I have been quiet but I have been busy. My next novel is coming soon on amazon:

LOVE AND REVOLUTION

‘Make a difference in the world,’ are the last words Maggie Gilligan’s father ever says to her. They form a legacy that she carries in her heart, years later when, at the age of fifteen, she tries to better the lives of Dublin’s largely forgotten poor.

‘Don’t go getting distracted, now,’ is what Daniel Healy’s father says to him after seeing him talking to the same Maggie Gilligan. Daniel is more than distracted. He is intrigued. Never has he met anyone as dismissive, argumentative… as downright infuriating.

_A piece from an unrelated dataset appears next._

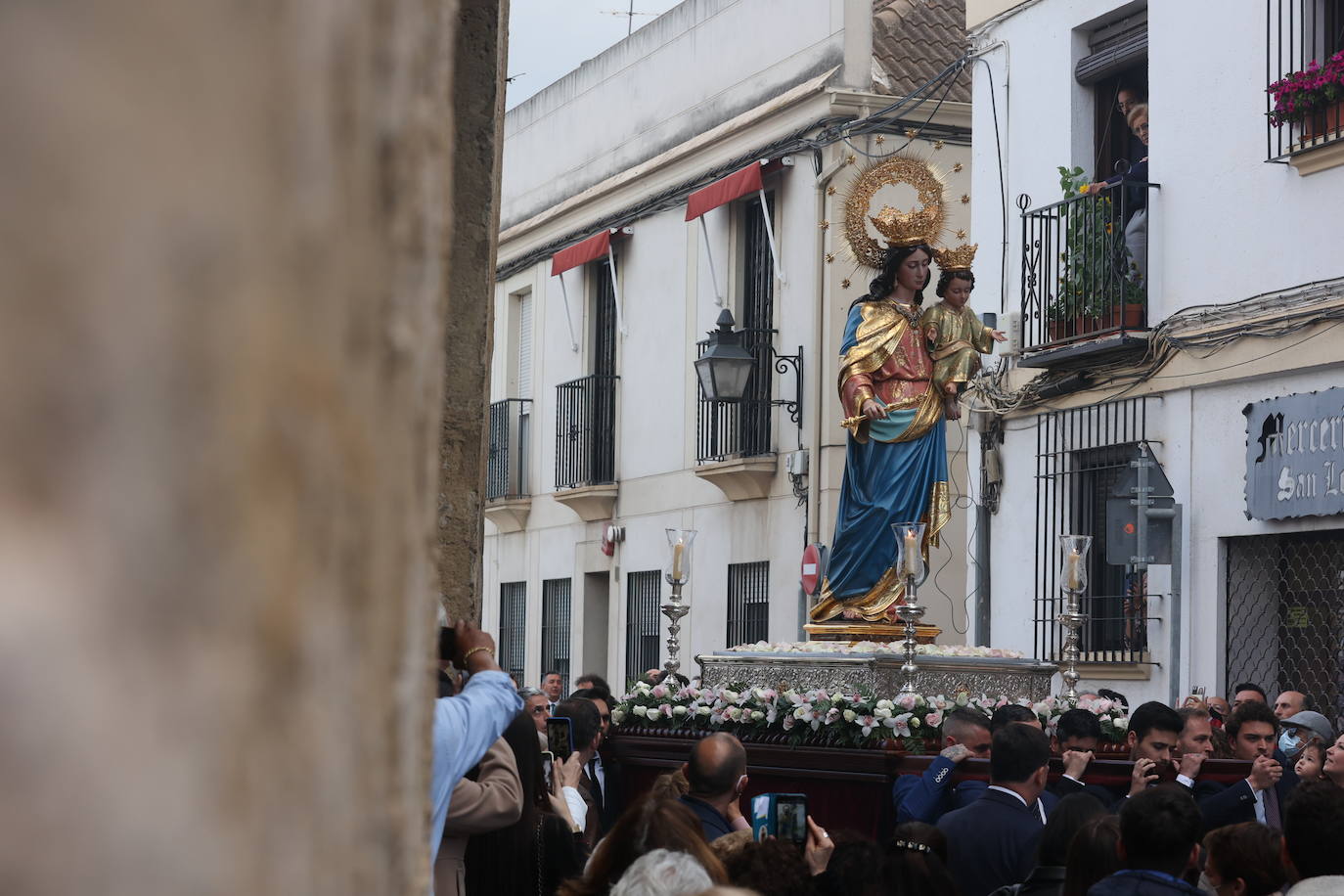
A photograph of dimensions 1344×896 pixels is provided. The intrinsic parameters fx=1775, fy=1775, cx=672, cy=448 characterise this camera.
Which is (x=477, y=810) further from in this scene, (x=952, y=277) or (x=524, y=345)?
(x=524, y=345)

A dare from Maggie is all it takes. Daniel volunteers at a food kitchen. There, his eyes are opened to the plight of the poor. It is 1913 and Dublin’s striking workers have been locked out of their jobs. Their families are going hungry. Daniel and Maggie do all they can. Soon, however, Maggie realises that the only way to make a difference is to take up arms.

The story of Maggie and Daniel is one of friendship, love, war and revolution, of two people who are prepared to sacrifice their lives: Maggie for her country, Daniel for Maggie. Their mutual sacrifices put them on opposite sides of a revolution. Can their love survive?